### Exercise objective:
Reproduce every line of the data below character for character, leaving out the pictures.

»»

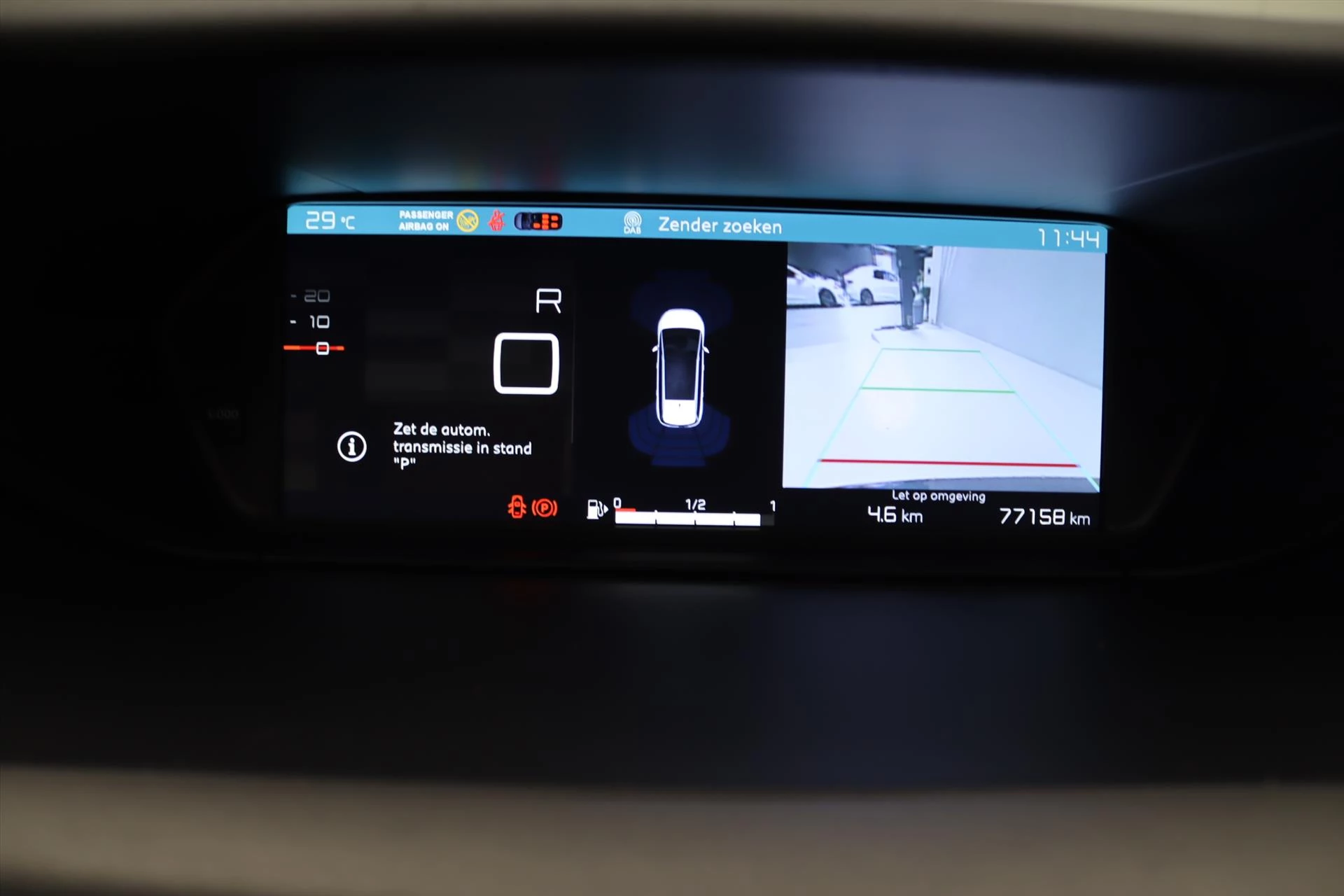 Hoofdafbeelding Citroën Grand C4 Spacetourer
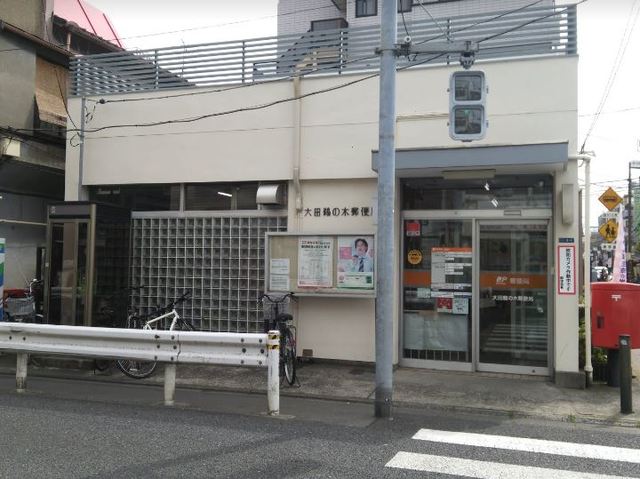 郵便局　大田鵜の木郵便局（郵便局）まで655m
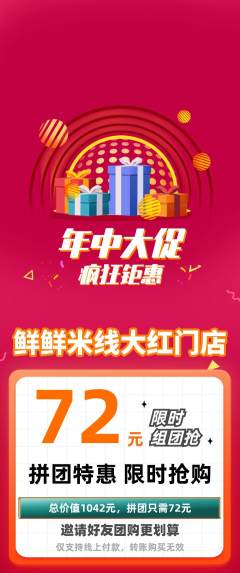 米线拼团价格阶梯团年中大促活动配图海报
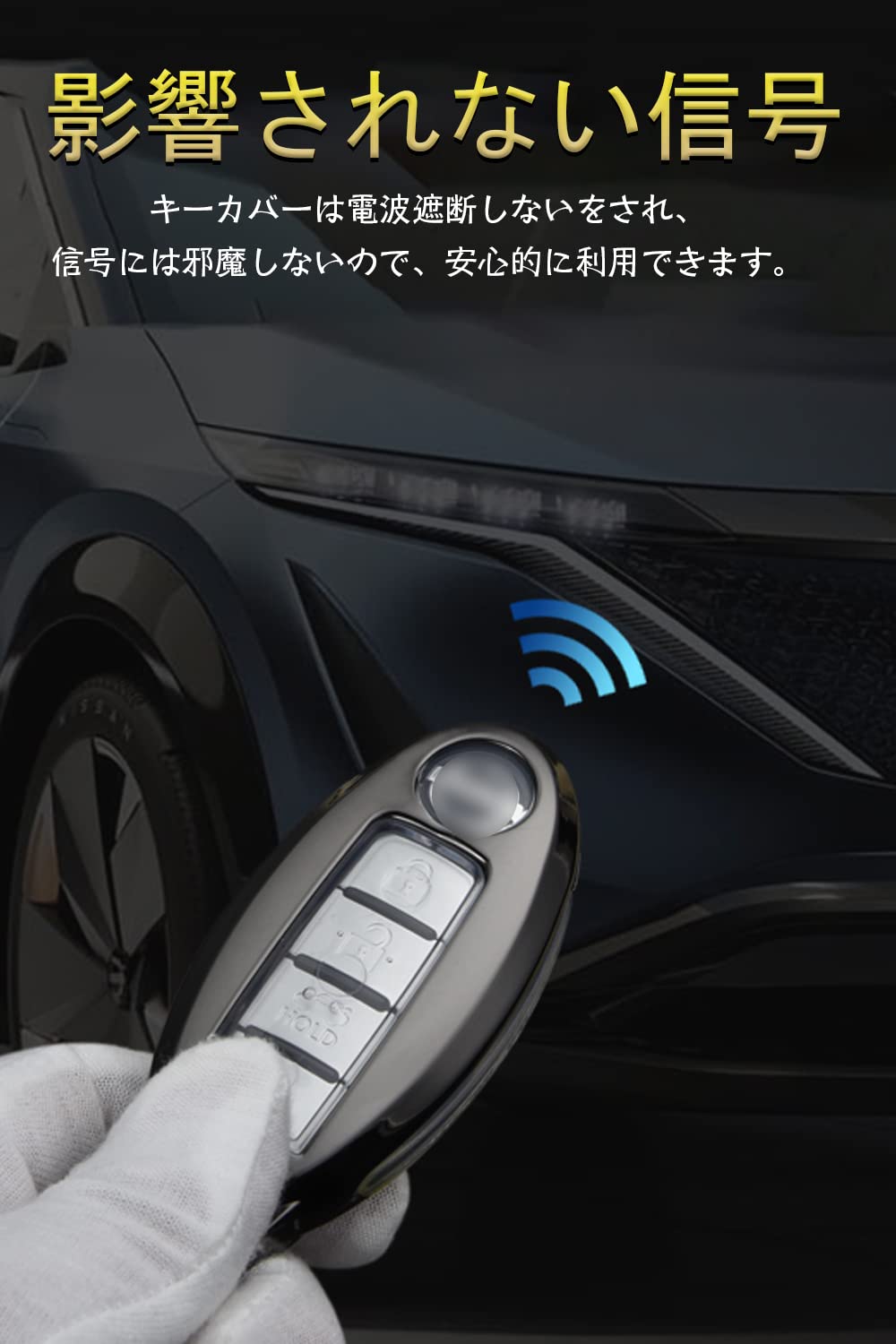 Amazon | 日産 キーケース NISSAN用 金属インテリジェントキーケース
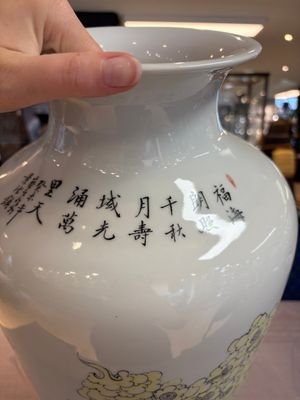 A Chinese famille rose 'Qun Xian Hui 群仙會' vase, signed Cai Yun 蔡雲, Qianlong mark, dated 1943 — photo 16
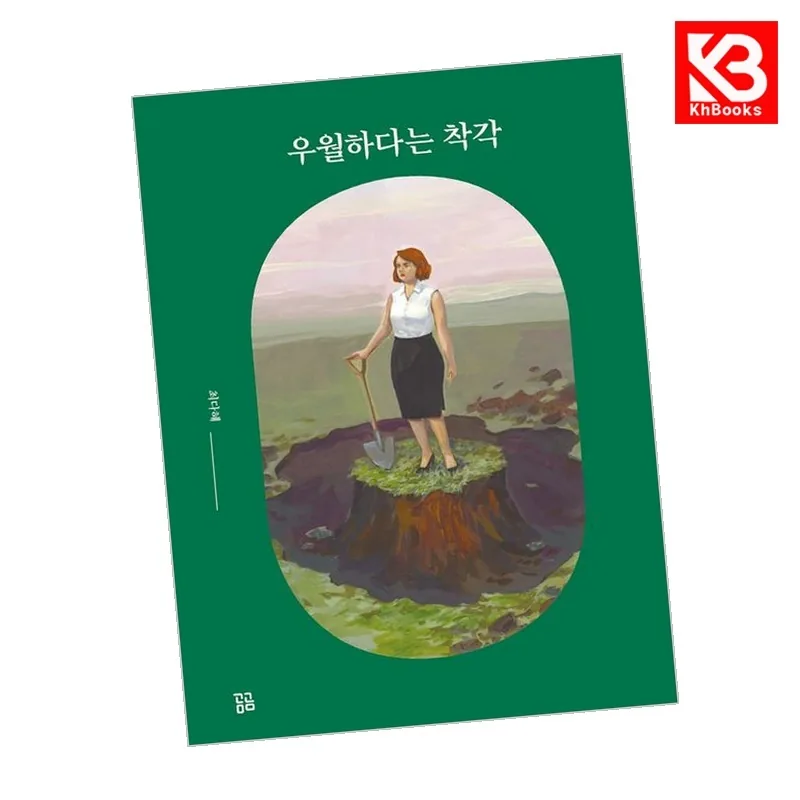 쿠팡 우월하다는 착각 책 + 책갈피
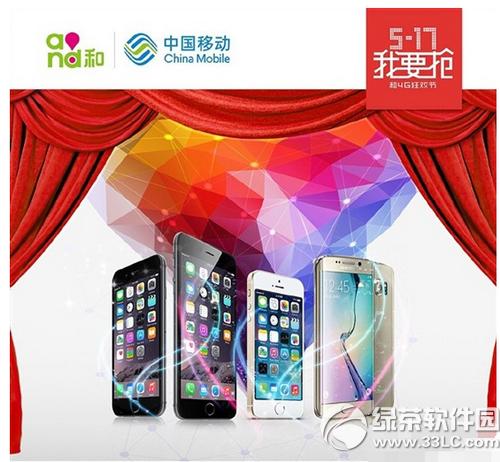 iphone6ƄӺϼsCײ iphone6ƄӺϼsCr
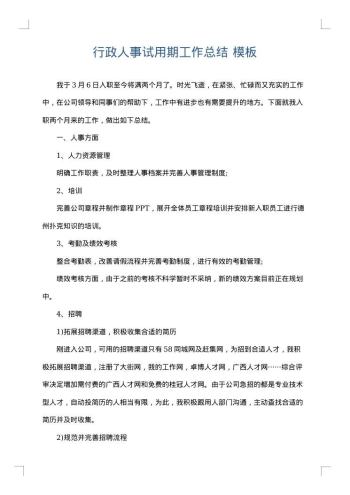 行政人事试用期工作总结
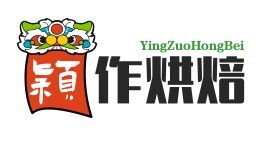 穎作烘焙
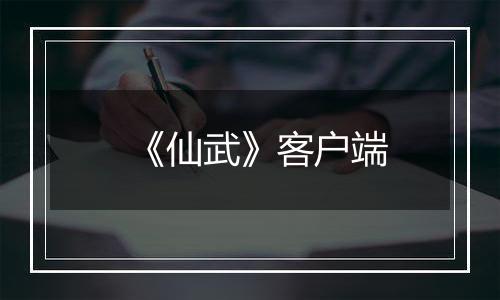 《仙武》客户端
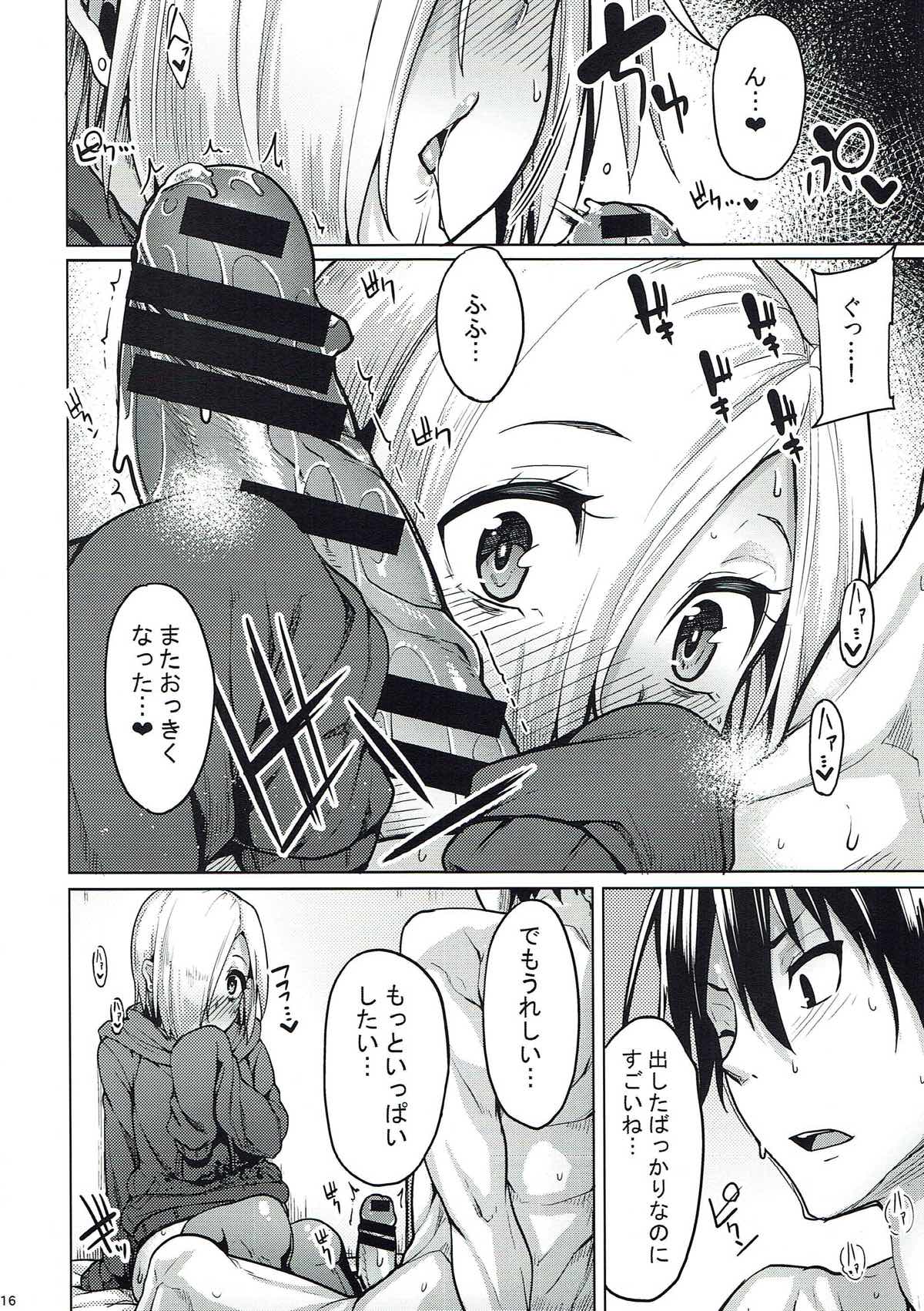 (C88) [Tamokuteki Hall (Moketa)] Koume-chan wa H ga Osuki (THE IDOLM@STER CINDERELLA GIRLS) page 17 full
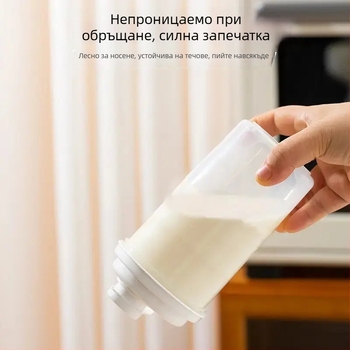 Контейнер за захар, пластмасов, цилиндричен, плътно затворен, 301–500 ml, хранителен клас, влагозащитен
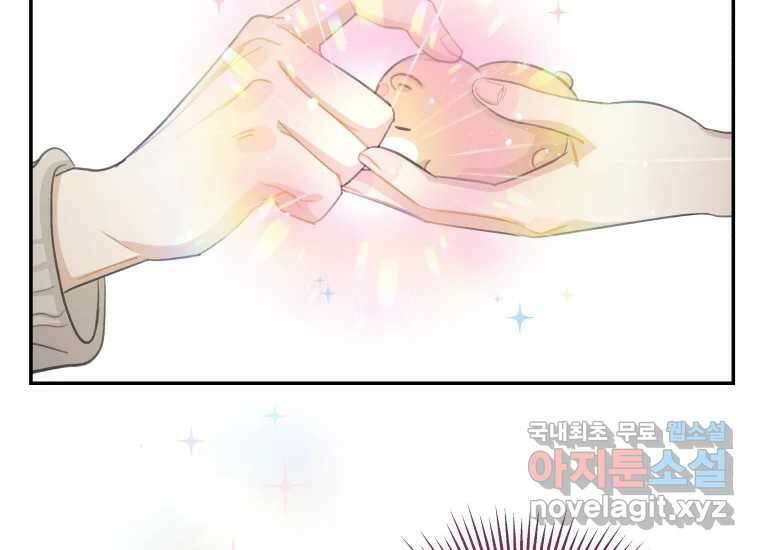 너를 만지면 12화 2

««

### Written answer:
 Hoofdafbeelding Citroën Grand C4 Spacetourer
 郵便局　大田鵜の木郵便局（郵便局）まで655m
 米线拼团价格阶梯团年中大促活动配图海报
 Amazon | 日産 キーケース NISSAN用 金属インテリジェントキーケース
 A Chinese famille rose 'Qun Xian Hui 群仙會' vase, signed Cai Yun 蔡雲, Qianlong mark, dated 1943 — photo 16
 쿠팡 우월하다는 착각 책 + 책갈피
 iphone6ƄӺϼsCײ iphone6ƄӺϼsCr
 行政人事试用期工作总结
 穎作烘焙
 《仙武》客户端
 (C88) [Tamokuteki Hall (Moketa)] Koume-chan wa H ga Osuki (THE IDOLM@STER CINDERELLA GIRLS) page 17 full
 Контейнер за захар, пластмасов, цилиндричен, плътно затворен, 301–500 ml, хранителен клас, влагозащитен
 너를 만지면 12화 2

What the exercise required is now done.